----- Vorliegender Text

Andreas Dick: Tod im Sommerloch
Bergkrimi
16.11.2017, 11:25 Uhr
Mann muss bei der Lektüre dieses ungewöhnlichen Bergkrimis oft schmunzeln oder lachen, auch wenn das Hintergrund-Thema für den Natur- und Bergfreund eher zum Weinen ist: Übererschließung und Kommerz in den Alpen.
Obwohl die Geschichte in einer fiktiven Alpengegend mit ebensolchen Figuren spielt, ist sie verdammt nahe an der Realität. Es lassen sich leicht Parallelen ziehen, und manches touristische Projekt im Buch, das heute übertrieben scheint, könnte in wenigen Jahren wahr werden. Etwa die „Wanderhalle“, wo sich der Bergwanderer an Laufbändern austoben und die herrliche Bergwelt unabhängig vom Wetter auf Großmonitoren genießen kann. Nicht alle Maßnahmen zur Tourismusförderung sind so naturschonend.
Die Seilbahnchefs aus vier Bergdörfern haben sich zusammengetan, um ihre Pläne durchzusetzen, darunter eine Skischaukel in einem Naturschutzgebiet und eine Bergstation mit Sommerrodelbahn – „eine hochkant gestellte Oktoberfestwiese, mit Fahrgeschäften, Weißbier und Dirndlromantik“, so einer der Protagonisten des Romans, der Polizist Haderbichler.
Doch dann beginnt eine Serie von Anschlägen gegen Erschließungsprojekte. Zuerst sind es vor allem Schulbubenstreiche, einfallsreich und schmerzlich für die Geldbeutel der Seilbahnmanager. Im Internet taucht ein Bekennerschreiben auf: „Die Alpen sind ein Zirkus – sie müssen zurück zur Natur. Ich bin der Naturator.“
Ob dieser „Naturator“ auch für den Absturz eines Ratrac und den Tod des Fahrers verantwortlich ist, bleibt lange unklar. Und es gibt mit fortschreitender Seitenzahl immer mehr Tote. Unfall, Selbstmord oder Mord?

----------
----- Datenauszug

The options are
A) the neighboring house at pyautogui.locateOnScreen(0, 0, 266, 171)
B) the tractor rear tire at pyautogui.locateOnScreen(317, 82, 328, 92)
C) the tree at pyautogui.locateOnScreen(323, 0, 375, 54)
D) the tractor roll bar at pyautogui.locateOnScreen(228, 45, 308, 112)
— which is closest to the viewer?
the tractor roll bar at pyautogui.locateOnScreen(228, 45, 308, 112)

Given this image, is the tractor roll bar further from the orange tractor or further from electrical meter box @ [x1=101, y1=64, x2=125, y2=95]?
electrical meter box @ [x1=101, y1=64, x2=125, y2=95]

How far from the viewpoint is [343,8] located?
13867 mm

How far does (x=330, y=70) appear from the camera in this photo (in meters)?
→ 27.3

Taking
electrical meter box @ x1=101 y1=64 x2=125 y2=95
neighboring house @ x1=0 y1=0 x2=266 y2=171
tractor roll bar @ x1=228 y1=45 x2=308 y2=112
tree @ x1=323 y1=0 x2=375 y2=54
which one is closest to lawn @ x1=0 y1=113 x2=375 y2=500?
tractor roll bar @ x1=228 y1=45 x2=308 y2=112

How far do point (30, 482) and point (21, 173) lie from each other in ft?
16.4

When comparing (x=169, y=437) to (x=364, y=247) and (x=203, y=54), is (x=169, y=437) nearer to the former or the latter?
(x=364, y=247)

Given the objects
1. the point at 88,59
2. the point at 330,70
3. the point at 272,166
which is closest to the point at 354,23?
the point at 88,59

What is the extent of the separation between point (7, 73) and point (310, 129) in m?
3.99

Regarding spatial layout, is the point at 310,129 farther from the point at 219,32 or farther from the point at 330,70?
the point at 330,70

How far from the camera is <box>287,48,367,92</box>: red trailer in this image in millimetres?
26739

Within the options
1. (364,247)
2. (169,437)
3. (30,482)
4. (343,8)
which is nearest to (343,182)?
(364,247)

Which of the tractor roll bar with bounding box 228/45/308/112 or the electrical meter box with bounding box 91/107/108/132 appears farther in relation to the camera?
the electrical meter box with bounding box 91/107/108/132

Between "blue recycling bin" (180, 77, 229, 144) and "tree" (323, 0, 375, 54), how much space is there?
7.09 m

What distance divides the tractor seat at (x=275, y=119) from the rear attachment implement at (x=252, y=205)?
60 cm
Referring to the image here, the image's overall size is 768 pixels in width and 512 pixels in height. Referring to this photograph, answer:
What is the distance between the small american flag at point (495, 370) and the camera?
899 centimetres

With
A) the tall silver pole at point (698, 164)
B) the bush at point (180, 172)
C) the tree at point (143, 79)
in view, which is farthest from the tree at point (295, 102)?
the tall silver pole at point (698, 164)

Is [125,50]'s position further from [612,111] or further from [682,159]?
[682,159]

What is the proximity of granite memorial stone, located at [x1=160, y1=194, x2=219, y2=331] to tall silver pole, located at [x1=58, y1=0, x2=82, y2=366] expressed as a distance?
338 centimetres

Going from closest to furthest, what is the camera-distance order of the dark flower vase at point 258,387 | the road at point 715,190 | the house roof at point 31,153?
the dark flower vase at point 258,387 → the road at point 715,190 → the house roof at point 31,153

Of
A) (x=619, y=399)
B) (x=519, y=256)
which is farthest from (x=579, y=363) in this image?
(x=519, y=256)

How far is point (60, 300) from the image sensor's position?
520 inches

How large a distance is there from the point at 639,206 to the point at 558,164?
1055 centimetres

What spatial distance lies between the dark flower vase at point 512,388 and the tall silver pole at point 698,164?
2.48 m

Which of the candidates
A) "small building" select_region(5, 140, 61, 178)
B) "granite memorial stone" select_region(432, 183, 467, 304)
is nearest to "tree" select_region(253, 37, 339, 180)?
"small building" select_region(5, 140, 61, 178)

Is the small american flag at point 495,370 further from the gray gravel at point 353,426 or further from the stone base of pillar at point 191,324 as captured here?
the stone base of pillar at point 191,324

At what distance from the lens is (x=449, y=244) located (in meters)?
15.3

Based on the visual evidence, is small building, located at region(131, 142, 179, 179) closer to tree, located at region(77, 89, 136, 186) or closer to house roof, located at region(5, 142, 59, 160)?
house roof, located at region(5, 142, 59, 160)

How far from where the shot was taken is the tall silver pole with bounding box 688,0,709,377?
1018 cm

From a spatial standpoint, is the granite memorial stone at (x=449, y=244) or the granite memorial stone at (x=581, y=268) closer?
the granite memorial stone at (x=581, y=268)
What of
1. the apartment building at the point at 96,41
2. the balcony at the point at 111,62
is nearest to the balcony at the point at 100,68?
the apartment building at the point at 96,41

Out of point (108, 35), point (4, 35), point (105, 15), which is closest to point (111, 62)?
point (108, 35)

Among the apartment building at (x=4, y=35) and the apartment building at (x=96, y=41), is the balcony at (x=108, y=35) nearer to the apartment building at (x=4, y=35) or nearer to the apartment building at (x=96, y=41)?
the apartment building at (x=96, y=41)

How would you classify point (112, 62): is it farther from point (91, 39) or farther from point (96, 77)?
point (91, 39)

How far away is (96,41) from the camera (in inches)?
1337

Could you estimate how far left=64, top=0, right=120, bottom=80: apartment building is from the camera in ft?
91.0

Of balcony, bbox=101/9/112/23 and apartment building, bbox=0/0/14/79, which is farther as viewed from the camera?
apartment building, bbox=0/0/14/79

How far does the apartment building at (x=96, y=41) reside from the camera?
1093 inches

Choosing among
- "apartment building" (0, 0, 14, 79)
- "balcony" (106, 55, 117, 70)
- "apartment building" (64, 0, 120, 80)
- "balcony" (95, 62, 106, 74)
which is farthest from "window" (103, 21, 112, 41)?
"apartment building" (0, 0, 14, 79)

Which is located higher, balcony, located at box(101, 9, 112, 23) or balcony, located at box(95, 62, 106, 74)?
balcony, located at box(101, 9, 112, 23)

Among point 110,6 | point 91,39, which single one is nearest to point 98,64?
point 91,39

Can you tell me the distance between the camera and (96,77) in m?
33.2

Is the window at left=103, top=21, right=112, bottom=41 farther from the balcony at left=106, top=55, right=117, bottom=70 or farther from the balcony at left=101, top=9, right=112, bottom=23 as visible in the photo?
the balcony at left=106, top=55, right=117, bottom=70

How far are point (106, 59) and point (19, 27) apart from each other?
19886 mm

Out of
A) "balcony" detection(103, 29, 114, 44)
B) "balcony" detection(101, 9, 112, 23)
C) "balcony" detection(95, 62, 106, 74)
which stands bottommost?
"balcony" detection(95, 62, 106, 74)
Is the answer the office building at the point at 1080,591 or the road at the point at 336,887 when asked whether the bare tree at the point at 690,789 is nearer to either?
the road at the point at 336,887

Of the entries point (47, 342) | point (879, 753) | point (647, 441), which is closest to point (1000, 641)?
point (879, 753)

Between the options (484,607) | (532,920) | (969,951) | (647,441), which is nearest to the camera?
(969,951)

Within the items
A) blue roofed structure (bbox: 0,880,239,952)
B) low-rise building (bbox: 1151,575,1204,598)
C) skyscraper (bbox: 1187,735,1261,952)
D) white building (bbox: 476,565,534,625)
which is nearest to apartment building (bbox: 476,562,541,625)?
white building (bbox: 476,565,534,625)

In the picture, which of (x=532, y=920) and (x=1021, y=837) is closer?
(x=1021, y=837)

----------

→ Aufgaben
(1) Mit welchem Namen unterschreibt der Verfasser des Bekennerschreibens laut der Besprechung des Bergkrimis?
(2) Knüpf an den letzten Satz der Besprechung des Bergkrimis an und schreib sie weiter.

→ Erwartete Antworten
(1) Er nennt sich „der Naturator“.

(2)
Kommissar Haderbichler und der Internetredakteuer Felix Liebergsell sind dem Öko-Terroristen auf der Spur, und eine flotte Bergführerin, die attraktive Frau eines Seilbahnbesitzers und die russische Mafia mischen mit in der Geschichte, die immer mehr Fahrt aufnimmt, bis sie in einem völlig abgedrehten, aber logischen Showdown ihre Auflösung findet.
Diskussionsstoff amüsant verpackt
Diese Story konnte nur jemand erfinden, der die Berge liebt und kennt. Mit romantischen Landschaftsbildern und hautnah geschriebenen Erlebnissen beim Skifahren oder Klettern. Und zwischen den Zeilen ist immer wieder der Zorn und die Trauer des Autors zu spüren, der nicht akzeptieren will, dass die Berge als Kulisse, Sportgerät und Freizeitpark für Kunden präpariert werden. Allerdings macht er es sich nicht einfach mit dem Thema Alpen-Erschließung, das Für und Wider verschiedener Projekte wird aus vielen Perspektiven beleuchtet, ganz nebenbei, ohne dass dem Leser bewusst wird, etwas über Pumpspeicherseen oder Schneekanonen gelernt zu haben.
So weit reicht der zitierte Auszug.